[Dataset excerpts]
----
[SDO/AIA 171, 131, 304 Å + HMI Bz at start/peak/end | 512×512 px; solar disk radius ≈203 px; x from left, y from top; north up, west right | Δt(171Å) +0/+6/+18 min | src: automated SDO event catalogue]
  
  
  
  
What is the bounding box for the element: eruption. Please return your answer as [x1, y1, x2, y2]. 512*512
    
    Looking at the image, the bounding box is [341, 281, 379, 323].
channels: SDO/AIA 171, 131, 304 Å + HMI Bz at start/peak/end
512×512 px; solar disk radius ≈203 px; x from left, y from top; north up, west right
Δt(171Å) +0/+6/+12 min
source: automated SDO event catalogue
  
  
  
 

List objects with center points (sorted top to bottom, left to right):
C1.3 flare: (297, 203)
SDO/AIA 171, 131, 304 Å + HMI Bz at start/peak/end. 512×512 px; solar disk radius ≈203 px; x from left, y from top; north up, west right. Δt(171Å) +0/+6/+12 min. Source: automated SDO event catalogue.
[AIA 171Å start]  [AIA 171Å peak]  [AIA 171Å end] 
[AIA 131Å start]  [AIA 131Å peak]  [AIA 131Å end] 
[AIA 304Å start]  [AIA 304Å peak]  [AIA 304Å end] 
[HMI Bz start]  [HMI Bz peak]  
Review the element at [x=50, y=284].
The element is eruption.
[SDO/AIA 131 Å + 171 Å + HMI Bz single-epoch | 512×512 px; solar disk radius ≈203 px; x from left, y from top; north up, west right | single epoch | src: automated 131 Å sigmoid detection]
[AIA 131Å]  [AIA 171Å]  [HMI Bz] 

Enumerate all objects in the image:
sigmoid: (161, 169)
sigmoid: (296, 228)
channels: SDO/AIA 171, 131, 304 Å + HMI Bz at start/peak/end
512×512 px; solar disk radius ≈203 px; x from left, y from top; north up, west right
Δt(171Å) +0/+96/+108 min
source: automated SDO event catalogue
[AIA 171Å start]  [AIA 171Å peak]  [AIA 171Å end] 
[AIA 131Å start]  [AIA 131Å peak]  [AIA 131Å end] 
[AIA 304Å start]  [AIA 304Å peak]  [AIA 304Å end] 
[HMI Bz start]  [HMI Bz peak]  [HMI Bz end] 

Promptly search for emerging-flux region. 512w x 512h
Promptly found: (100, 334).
----
EXERCISE AIM
Duplicate every one of the rows above, line for line, without altering anything.

RESULT FOR THIS EXERCISE
[SDO/AIA 171, 131, 304 Å + HMI Bz at start/peak/end | 512×512 px; solar disk radius ≈203 px; x from left, y from top; north up, west right | Δt(171Å) +0/+6/+18 min | src: automated SDO event catalogue]
  
  
  
  
What is the bounding box for the element: eruption. Please return your answer as [x1, y1, x2, y2]. 512*512
    
    Looking at the image, the bounding box is [341, 281, 379, 323].
channels: SDO/AIA 171, 131, 304 Å + HMI Bz at start/peak/end
512×512 px; solar disk radius ≈203 px; x from left, y from top; north up, west right
Δt(171Å) +0/+6/+12 min
source: automated SDO event catalogue
  
  
  
 

List objects with center points (sorted top to bottom, left to right):
C1.3 flare: (297, 203)
SDO/AIA 171, 131, 304 Å + HMI Bz at start/peak/end. 512×512 px; solar disk radius ≈203 px; x from left, y from top; north up, west right. Δt(171Å) +0/+6/+12 min. Source: automated SDO event catalogue.
[AIA 171Å start]  [AIA 171Å peak]  [AIA 171Å end] 
[AIA 131Å start]  [AIA 131Å peak]  [AIA 131Å end] 
[AIA 304Å start]  [AIA 304Å peak]  [AIA 304Å end] 
[HMI Bz start]  [HMI Bz peak]  
Review the element at [x=50, y=284].
The element is eruption.
[SDO/AIA 131 Å + 171 Å + HMI Bz single-epoch | 512×512 px; solar disk radius ≈203 px; x from left, y from top; north up, west right | single epoch | src: automated 131 Å sigmoid detection]
[AIA 131Å]  [AIA 171Å]  [HMI Bz] 

Enumerate all objects in the image:
sigmoid: (161, 169)
sigmoid: (296, 228)
channels: SDO/AIA 171, 131, 304 Å + HMI Bz at start/peak/end
512×512 px; solar disk radius ≈203 px; x from left, y from top; north up, west right
Δt(171Å) +0/+96/+108 min
source: automated SDO event catalogue
[AIA 171Å start]  [AIA 171Å peak]  [AIA 171Å end] 
[AIA 131Å start]  [AIA 131Å peak]  [AIA 131Å end] 
[AIA 304Å start]  [AIA 304Å peak]  [AIA 304Å end] 
[HMI Bz start]  [HMI Bz peak]  [HMI Bz end] 

Promptly search for emerging-flux region. 512w x 512h
Promptly found: (100, 334).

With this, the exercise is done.